BRANO FORNITO
È in Torino una Torino provinciale che nessuno Baédeker illustra, che nessuna guida commenta; ed è la città dei sobborghi, vecchiotta, intima, casalinga veramente piemontese.

 

Una città, durante l'Esposizione, mi fa pensar ad una bella signora tutto lo sfoggio delle su eleganze. Il forestiero non la vede generalmente che così. Eppure quella non è la nota unica della sua bellezza; come una bella donna - deposti i gioielli e le sete - conserva tutta la sua grazia anche a colloquio con la cameriera e con la cuoca, così la città ha una fisionomia intima, ignota al forestiero, e che l'artista deve conoscere e ammirare. Torino gode fama di città modernissima e i visitatori l'esaltano con i paragoni; e credono di lusingarla attribuendole l'eleganza di Parigi, la regolarità di Berlino, la lindezza di Vienna, e noi pensano che assimilandola alle altre metropoli, l'annullano. Torino ha invece un'anima ben sua e questa anima palpita sopra tutto nella città suburbana.

Parlavo di signore a colloquio con la cuoca: parlerò della Gran Cuoca di Torino: Porta Palazzo. Il forestiero non ha bisogni di ragguagli per giungervi: dove termina via Milano e i tramvia e le carrozze s'arrestano tra una folla densa, varia, turbinosa dove il vociferare copre le parole con un fragorio continuo e assordante di selvaggio tam-tam, là e Porta Palazzo.

 

La piazza immensa accoglie un villaggio intero dagli edifizi di tela, di legno, di cemento, con le sue vie regolari tra banco e banco, diviso e suddiviso in quartieri secondo la varietà della merce. E la merce è infinita, tale da soddisfare i desideri più strani ed opposti: dal buongustaio che cerca tra i pesci la varietà prelibata, dalla sartina che vuole un serto di rose finte pel cappello che ha foggiato con le sue dita, all'antiquario che desidera una cornicetta del Rinascimento, una miniatura settecentesca.

 

Passiamo tra- banco e banco, tra le cataste di stoffa, tra il gaio sventolare dei nastri e dei pizzi sospesi alle travi, ecco l'odore acre delle stoffe, mitigato, sostituito dall'aroma dei fiori; passiamo oltre, tra le chincaglierie, le terraglie, i vetri; veniamo alla nota vera, predominante di Porta Palazzo: quella gastronomica.

ELENCO DATI

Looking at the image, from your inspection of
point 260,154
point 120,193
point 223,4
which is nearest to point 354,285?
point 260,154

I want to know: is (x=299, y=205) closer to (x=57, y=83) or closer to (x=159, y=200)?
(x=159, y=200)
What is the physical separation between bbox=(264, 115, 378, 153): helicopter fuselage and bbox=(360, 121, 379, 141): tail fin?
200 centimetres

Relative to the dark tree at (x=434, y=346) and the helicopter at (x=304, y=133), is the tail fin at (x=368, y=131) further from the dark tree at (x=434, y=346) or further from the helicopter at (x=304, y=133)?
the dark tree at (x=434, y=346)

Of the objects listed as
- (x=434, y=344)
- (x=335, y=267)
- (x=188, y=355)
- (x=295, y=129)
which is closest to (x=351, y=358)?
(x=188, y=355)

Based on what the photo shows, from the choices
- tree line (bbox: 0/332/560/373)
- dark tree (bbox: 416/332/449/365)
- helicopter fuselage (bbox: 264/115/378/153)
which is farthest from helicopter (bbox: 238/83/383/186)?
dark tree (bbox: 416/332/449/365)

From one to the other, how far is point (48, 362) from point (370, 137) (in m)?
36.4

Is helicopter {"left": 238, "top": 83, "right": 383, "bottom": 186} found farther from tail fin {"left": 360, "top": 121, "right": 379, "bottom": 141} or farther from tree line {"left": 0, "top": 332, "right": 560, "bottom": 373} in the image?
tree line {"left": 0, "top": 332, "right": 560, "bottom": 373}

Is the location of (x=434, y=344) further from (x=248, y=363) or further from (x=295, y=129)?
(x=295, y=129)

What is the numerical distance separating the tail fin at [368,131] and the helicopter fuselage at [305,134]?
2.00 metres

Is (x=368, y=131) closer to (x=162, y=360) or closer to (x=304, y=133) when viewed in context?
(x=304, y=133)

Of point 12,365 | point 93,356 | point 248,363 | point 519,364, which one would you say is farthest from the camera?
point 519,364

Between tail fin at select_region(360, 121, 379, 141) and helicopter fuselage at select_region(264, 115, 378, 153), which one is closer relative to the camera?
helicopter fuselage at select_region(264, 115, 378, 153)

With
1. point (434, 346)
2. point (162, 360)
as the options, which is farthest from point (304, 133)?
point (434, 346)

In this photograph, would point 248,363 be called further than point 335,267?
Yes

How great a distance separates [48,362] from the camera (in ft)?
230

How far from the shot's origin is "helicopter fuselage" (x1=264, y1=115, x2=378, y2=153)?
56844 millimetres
==
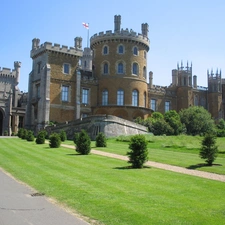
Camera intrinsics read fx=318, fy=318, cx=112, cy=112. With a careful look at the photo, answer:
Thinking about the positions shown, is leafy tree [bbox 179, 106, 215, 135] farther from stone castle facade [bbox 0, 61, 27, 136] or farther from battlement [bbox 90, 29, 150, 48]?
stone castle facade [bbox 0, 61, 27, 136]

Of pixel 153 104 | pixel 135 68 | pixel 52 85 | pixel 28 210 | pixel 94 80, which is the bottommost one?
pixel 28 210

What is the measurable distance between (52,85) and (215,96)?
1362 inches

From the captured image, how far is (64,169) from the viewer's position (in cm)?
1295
---
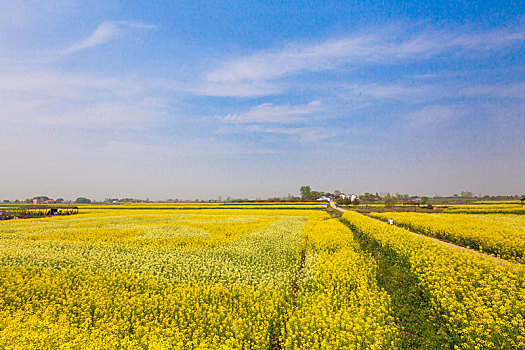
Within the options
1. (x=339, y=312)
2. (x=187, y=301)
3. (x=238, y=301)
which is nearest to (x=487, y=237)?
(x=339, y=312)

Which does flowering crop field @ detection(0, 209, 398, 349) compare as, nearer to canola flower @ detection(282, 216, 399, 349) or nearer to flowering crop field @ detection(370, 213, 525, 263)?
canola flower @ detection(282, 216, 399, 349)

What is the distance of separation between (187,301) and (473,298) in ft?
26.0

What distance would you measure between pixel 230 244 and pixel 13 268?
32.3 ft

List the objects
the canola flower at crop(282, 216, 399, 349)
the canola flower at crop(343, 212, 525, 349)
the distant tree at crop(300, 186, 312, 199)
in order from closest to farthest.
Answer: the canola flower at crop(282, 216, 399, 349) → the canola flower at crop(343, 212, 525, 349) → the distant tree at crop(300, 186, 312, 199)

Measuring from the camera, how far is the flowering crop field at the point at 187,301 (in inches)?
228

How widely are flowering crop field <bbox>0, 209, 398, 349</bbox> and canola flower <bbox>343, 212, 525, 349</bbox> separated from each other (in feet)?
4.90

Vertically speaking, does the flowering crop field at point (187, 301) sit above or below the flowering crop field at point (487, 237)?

PROBLEMA POSTO 1
Modifica il brano su Torino cominciando da "Parlavo di signore" e terminando con "e Porta Palazzo.", e mettendo "Grande Dispensa" al posto di "Gran Cuoca".
PROBLEMA POSTO 2
Prosegui il brano su Torino e Porta Palazzo dal punto in cui si interrompe.

RISPOSTA SCRITTA 1
Parlavo di signore a colloquio con la cuoca: parlerò della Grande Dispensa di Torino: Porta Palazzo. Il forestiero non ha bisogni di ragguagli per giungervi: dove termina via Milano e i tramvia e le carrozze s'arrestano tra una folla densa, varia, turbinosa dove il vociferare copre le parole con un fragorio continuo e assordante di selvaggio tam-tam, là e Porta Palazzo.

RISPOSTA SCRITTA 2
Il quadro è veramente grandioso: tale è l'abbondanza, la varietà delle forme, delle tinte, degli odori, che la materia bruta destinata al bruto bisogno quotidiano, diventa quasi poetica, tale da far delirare lo scrittore stanco di snobismi intellettuali, il pittore desideroso di gamme nuove. I banchi delle verdure si succedono all'infinito, unendosi allo sguardo in un solo mare dalle tinte delicate e perlacee di certi acquerelli moderni. Le insalate, le lattughe, le cicorie dal cuore appena schiuso, ancora grasse di terriccio, i cumuli di spinaci, di carciofi, di piselli, tutta la gamma del verde chiazzata qua e la dalla nota acuta delle carote fulve, delle rape violacee, dei pomidoro sanguigni; la merce è infinita: piramidi di peperoni enormi, verdi, ranciati, rossi, barricate di cavoli duri e compatti come sfere di metallo verde, altri aperti dalle foglie larghe, ricciute come immense corolle. Ed ecco la frutta: le belle ceste ricolme di fragole dall'aroma delizioso, cataste di aranci d'oro, d'albicocchi, di ciliegie lucenti come lacca vermiglia, caschi di banane tigrate, evocanti le selve d'oltremare. La fragranza dei frutti muore nel fetore acre della carne macellata. Passiamo in fretta tra l'ecatombe di vittime: agnelli, maiali, vitelli scuoiati, aperti, penduli dagli uncini robusti. Una schiera di macellai ci sbarra il passo, intenti a disporre sopra i carretti le teste mozze e glabre dei manzi novelli, le trippe annodate in matasse, le cervella, i fegati violacei. Due donne passano reggendo una tinozza di sangue. Intorno è un vociferare sordo, un sollevarsi o abbassarsi di scuri lucenti che dimezzano le parti, frangono le ossa con urti sordi: uno spettacolo da far allibire tutta la Società protettrice degli animali... Ma ecco altre vittime: eserciti di polli schierati all'infinito, con le tre sole penne superstiti della coda eretta, con i colli penduli pietosamente, fagiani, tacchini, faraone; ed ecco i pesci annunziati da un fresco odore salso e amaro, l'odore delle rocce quando la marea si ritira e l'alghe si prosciugano al sole.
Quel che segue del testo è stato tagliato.